そこにいたのは――賢者に憑依されたハリソンだ。
「貴方、どうして此処に……?」
「お前がペトラの牧場で働いていると知ったから様子を見に来たのだ。するとなんだあのザマは。すっかり別人になったじゃないか」
「見ていたのね、厨房でのやり取り」
「我が輩の知っているお前は歪んだ感情で燃えていた。それがお前の魅力だったというのに。顔が変わったことで心まで変わってしまったか」
「貴方には関係ないわ」
「たしかに我が輩には関係ない」
「分かっているなら出て行ってちょうだい」
「まぁそう邪険にするな」
ハリソンはベッドの前まで移動し、ニーナを見下ろす。
「ニーナ、もう一度我が輩と組まないか?」
「なんですって?」
「これはかねてよりお前が願っていたチャンスだろう。
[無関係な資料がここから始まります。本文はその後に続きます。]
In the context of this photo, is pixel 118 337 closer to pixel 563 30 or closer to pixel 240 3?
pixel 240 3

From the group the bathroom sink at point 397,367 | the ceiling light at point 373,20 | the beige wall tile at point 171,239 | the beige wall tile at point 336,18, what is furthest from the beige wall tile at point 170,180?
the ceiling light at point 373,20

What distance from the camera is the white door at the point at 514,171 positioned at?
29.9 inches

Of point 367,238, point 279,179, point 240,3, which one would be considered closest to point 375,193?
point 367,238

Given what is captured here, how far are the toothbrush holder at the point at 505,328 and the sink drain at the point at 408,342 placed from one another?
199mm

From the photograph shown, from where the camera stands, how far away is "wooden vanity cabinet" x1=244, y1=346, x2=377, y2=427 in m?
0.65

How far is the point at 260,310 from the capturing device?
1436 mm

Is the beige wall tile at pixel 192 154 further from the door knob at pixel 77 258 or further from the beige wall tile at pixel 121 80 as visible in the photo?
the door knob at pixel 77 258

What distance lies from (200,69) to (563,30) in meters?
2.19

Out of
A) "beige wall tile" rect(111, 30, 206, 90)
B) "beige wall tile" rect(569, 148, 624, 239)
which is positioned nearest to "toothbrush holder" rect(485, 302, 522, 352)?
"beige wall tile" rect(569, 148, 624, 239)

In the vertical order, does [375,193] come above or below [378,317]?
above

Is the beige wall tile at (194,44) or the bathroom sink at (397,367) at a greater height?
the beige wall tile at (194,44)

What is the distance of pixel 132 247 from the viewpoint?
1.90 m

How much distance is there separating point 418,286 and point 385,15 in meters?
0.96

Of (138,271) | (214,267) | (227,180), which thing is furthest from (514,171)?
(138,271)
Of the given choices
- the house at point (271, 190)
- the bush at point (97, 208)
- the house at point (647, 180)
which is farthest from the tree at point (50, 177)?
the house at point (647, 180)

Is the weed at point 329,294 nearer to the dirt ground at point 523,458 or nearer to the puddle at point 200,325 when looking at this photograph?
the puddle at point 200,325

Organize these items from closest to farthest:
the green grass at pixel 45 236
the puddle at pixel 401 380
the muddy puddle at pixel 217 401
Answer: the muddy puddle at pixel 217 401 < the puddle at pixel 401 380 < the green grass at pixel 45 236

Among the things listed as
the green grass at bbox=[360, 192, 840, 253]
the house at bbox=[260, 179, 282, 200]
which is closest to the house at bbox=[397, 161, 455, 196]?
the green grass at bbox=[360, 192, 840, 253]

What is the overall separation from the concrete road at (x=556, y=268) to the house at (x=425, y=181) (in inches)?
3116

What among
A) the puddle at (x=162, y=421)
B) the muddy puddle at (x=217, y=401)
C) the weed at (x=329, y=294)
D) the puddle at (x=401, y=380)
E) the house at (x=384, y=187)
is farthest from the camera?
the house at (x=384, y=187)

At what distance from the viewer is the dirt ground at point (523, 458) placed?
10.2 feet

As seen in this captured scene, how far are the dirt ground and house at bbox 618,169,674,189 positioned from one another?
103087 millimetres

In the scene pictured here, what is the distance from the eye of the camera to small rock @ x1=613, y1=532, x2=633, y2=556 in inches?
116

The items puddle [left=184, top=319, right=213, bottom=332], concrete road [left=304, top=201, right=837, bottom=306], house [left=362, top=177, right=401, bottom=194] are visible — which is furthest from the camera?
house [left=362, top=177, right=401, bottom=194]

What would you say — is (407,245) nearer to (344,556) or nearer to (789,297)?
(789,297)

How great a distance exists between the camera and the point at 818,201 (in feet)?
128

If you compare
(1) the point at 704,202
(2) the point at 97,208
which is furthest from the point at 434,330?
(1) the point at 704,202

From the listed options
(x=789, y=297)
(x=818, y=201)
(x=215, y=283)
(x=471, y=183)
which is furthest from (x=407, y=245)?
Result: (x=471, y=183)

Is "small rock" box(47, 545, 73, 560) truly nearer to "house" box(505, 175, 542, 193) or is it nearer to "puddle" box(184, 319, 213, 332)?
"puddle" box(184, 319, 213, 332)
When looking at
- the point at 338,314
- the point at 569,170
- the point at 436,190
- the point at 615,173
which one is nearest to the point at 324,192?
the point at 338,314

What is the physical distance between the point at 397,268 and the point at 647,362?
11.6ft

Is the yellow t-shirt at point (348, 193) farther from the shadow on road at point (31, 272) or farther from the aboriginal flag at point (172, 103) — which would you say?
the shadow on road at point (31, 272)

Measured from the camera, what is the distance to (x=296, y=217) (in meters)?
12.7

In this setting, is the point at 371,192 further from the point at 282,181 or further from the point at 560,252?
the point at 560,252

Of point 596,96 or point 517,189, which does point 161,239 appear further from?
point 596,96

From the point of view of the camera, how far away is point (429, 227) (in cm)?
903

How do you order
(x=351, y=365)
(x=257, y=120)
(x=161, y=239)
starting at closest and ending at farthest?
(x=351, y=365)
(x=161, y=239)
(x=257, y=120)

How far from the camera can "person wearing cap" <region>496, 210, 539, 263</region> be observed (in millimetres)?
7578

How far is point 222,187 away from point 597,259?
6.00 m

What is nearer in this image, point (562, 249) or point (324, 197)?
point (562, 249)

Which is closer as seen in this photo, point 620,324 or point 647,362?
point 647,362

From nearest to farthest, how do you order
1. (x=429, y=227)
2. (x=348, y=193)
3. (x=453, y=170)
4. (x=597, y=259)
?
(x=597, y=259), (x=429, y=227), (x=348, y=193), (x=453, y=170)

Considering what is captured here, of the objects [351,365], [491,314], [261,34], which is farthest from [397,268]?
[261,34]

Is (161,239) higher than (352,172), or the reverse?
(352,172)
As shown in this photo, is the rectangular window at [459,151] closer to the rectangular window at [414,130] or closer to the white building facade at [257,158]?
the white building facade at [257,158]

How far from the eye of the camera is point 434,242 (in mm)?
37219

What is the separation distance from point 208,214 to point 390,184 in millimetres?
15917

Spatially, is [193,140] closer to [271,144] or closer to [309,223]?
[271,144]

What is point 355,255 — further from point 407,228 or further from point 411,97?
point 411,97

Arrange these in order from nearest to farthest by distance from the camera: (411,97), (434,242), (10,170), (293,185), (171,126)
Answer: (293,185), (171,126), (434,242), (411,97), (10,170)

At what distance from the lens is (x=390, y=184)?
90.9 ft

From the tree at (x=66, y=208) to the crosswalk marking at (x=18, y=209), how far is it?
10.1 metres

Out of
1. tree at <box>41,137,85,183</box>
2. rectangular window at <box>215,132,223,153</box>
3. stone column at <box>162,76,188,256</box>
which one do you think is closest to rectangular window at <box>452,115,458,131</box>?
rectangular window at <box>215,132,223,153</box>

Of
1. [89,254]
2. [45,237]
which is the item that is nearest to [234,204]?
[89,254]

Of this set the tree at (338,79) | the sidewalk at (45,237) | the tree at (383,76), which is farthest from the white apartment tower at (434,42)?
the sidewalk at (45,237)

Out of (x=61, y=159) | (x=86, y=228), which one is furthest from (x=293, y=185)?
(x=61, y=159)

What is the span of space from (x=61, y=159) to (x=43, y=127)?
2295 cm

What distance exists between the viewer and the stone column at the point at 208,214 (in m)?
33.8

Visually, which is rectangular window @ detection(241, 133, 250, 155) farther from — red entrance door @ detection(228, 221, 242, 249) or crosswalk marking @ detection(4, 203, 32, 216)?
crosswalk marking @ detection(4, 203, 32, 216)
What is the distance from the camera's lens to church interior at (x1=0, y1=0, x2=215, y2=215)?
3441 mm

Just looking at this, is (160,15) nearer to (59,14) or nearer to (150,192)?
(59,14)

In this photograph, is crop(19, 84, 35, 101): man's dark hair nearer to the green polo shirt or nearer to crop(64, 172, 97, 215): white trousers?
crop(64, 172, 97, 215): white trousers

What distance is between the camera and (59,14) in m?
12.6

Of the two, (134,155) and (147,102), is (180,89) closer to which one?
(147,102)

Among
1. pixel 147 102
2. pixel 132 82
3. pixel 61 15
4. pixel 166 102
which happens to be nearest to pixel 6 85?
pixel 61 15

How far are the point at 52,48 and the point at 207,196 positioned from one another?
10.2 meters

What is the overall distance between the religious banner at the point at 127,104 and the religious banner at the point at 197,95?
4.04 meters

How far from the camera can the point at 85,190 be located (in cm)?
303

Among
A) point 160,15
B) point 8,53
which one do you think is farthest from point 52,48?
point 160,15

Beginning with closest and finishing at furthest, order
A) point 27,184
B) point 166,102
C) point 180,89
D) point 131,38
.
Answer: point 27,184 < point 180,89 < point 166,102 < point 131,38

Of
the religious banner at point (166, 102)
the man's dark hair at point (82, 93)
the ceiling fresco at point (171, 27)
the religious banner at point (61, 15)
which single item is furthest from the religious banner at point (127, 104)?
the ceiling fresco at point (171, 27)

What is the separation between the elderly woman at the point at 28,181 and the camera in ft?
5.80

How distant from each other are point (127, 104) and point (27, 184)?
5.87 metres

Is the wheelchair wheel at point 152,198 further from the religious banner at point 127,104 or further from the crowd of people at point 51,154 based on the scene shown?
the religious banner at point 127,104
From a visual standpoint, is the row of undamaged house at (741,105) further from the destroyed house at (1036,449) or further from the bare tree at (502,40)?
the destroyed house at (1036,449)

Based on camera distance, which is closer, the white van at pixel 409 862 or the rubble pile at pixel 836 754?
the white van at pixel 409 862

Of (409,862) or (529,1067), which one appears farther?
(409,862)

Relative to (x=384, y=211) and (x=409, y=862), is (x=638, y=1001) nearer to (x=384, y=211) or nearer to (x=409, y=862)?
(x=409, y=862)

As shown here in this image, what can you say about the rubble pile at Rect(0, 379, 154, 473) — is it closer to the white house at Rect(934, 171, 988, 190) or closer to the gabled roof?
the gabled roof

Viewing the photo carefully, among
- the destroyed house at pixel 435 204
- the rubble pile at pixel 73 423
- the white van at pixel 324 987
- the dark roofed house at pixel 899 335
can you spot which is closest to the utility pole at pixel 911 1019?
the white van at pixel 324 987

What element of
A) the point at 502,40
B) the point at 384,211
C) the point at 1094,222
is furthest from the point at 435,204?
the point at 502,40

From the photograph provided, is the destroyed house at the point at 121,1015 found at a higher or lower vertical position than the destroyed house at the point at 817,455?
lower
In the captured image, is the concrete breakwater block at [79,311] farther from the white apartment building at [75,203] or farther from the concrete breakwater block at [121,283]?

ペトラは自ら貴族病になる道を選んだ。お前の匙加減によっては簡単に殺せる。それも罪に問われない形でだ」
「……」
「だが、我が輩と組めばもっと良い道がある。お前の容姿をペトラにして、ペトラの容姿をお前にするのだ。そして、死んだのはニーナ・キーリスということにする。お前はペトラ・カーペンタリアとして生きていけるわけだ。先日開かれたポロネイア王国の祝宴で、ルークはペトラをまだ愛していると言っていた。お前がペトラに成り代われば、あやつの愛はお前に向くわけだ」
「……」
「もはやニーナとしてルークをモノにするのは不可能だ。それはお前だって分かっているだろう。だが、ペトラとしてなら可能だ。この際、それでもかまわないだろう。お前はルークをモノにできるのだから」
「……」
饒舌なハリソンに対して、ニーナは無言だ。
「どうした? 何か言わないか」
ハリソンが苛立ちの言葉をぶつける。
「言いたいことはそれだけ?」
「なんだと?」
「そんな話に私が乗るわけないでしょ」
「どうしてだ? 魅力的な提案だろう」
「たしかに過去の私だったら魅力に思うかもね。最終手段としてペトラになりきるという手を考えたこともあるから」
「だったらどうして」
「変わったのよ、私は」
「なんだと?」
「貴方の言う通り、顔が変わって心まで変わったの」
「馬鹿なことを言うな。目を覚ませ。我が輩をもっと楽しませろ」
「諦めてちょうだい。私はもう、ペトラに対して一欠片の悪意も持ち合わせていない。それに、ルーク様と結ばれたいとも考えていないの。それらは全て過去の話なのよ。ニーナ・パピクルスはもういない。私はニーナ・キーリスなのよ」
「なんと愚かな……」
「貴方には感謝しているわ、ハリソン。貴方のおかげで、私はどこまでも黒く染まれた。奈落の底まで落ちることができた。それによって自分を見つめることができたし、こうして生まれ変わることができた。でも、もうおしまいよ」
ニーナは力強い眼差しでハリソンを睨む。
「二度と私の、いいえ、私達の前に現れないでちょうだい」
「……よかろう」
ハリソンはニーナに背を向け、ゆっくりと歩いていく。
「一つ訊かせてちょうだい」
ニーナの言葉でハリソンが足を止める。
「貴族病も貴方の仕業?」
「そんなわけなかろう」
ハリソンはニーナに背を向けたまま答える。
「我が輩ならもっと派手な死に方をさせるさ」
「それもそっか」
ハリソンは「ふっ」と笑った。
「さらばだ、ニーナ」
「さようなら」
ハリソンは扉を開けることなく、その場から忽然と姿を消した。